Women learn ICT using a diversity of learning strategies, including collaborative, autonomous and conventional styles, although they prefer to do so autonomously and intuitively for the pleasure of experimenting with ICTs. Recent studies (García-González et al., 2012; Vergés et al., 2011) have highlighted that women get more pleasure from their use of technologies, particularly when they want to learn more about them. In this sense our study offers novel findings about the gender stereotypes associated to the use of technology, in contrast to previous research which has emphasized a technophobic and pessimistic perception of how women relate to technologies, closely tied to the exclusion paradigm (Vergés, 2012). Autonomous learning strategies in ICT are promoting digital self-inclusion as a fluid process of actions and interactions which respond to women’s will and capacity for action, being important in their ICT learning experiences.

This study shows that conventional strategies are not the most widely used by women. Hence, doing face-to-face or virtual courses and other activities programmed by associations or groups are not a preferred option for female university students as far as learning ICT is concerned. In fact, these strategies do not coincide with the educational strategies linked to new pedagogies which champion personalization, active learning, collaborative learning and autonomous learning (Gros, 2015). The preferences of these women should therefore be taken into account when looking at the issue of university education.

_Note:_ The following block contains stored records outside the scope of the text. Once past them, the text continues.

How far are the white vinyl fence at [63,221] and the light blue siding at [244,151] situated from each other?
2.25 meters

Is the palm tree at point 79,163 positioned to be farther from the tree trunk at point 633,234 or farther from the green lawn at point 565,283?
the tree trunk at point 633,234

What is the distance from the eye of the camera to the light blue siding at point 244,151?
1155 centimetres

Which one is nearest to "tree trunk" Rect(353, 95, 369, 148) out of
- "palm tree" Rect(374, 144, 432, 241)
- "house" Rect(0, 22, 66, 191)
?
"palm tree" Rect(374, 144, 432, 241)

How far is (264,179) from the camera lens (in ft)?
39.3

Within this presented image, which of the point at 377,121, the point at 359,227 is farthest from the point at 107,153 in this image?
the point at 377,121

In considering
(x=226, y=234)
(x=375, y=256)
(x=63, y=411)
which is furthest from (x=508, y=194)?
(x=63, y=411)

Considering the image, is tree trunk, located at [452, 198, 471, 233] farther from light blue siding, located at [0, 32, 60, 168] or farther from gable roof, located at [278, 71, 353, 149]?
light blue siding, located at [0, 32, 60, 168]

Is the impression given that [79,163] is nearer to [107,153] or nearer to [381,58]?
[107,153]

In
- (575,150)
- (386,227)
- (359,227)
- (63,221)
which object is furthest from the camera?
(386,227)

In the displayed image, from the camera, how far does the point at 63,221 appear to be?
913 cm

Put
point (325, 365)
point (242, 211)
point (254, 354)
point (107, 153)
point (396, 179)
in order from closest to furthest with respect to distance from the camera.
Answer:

The study traces different ways that female university students go about learning ICT. It identifies four learning strategies: “intensive extended”, “moderate extended”, “self-directed/collaborative” and “self-directed”. The study by Vergés et al. (2011) showed that women access technological learning via informal channels, at times this may be in parallel to formal education and informal education. In our study, a greater percentage of university students learned in a self-directed, self-taught and intuitive way. Having said this, we have to bear in mind that the most advanced level of digital competence is reached with intensive and moderate extended forms of learning; this means using forms of learning with a variety of frequently recurring strategies. In line with Rebollo-Catalán, Vico-Bosch, et al. (2015), the diversity and heterogeneity of strategies used by women to learn ICT stimulates their digital competence. Thus, learning in a self-directed way alone does not constitute the most effective way of developing digital competence on the internet.

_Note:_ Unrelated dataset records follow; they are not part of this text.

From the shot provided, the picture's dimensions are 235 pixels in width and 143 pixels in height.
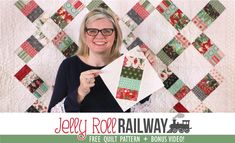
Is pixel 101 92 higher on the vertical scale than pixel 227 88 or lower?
higher

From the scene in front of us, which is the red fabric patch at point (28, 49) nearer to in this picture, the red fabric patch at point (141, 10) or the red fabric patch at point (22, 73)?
the red fabric patch at point (22, 73)

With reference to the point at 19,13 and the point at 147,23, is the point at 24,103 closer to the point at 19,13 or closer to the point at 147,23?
the point at 19,13

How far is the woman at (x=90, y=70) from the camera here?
1.56 metres

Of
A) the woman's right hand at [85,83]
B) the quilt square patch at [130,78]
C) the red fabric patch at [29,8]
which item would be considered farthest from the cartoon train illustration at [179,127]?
the red fabric patch at [29,8]

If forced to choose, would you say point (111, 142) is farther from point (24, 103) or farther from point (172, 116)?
point (24, 103)

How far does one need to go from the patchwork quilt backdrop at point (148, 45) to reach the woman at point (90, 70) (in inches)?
1.4

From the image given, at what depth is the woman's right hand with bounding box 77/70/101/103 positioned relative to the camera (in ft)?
5.12

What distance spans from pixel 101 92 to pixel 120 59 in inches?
6.4

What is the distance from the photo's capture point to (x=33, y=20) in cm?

In this sense, university education has to be sensitive to this type of self-directed educational process which is characteristic of women. However, as Gros (2015) states, they need to develop major skills at an earlier stage. Such skills are not acquired spontaneously and should constitute the goal of new pedagogical approaches at university. These new designs should incorporate a wide diversity of strategies, due to their repercussion in the development of digital competence, but they should also be sensitive to the preferences of the women themselves.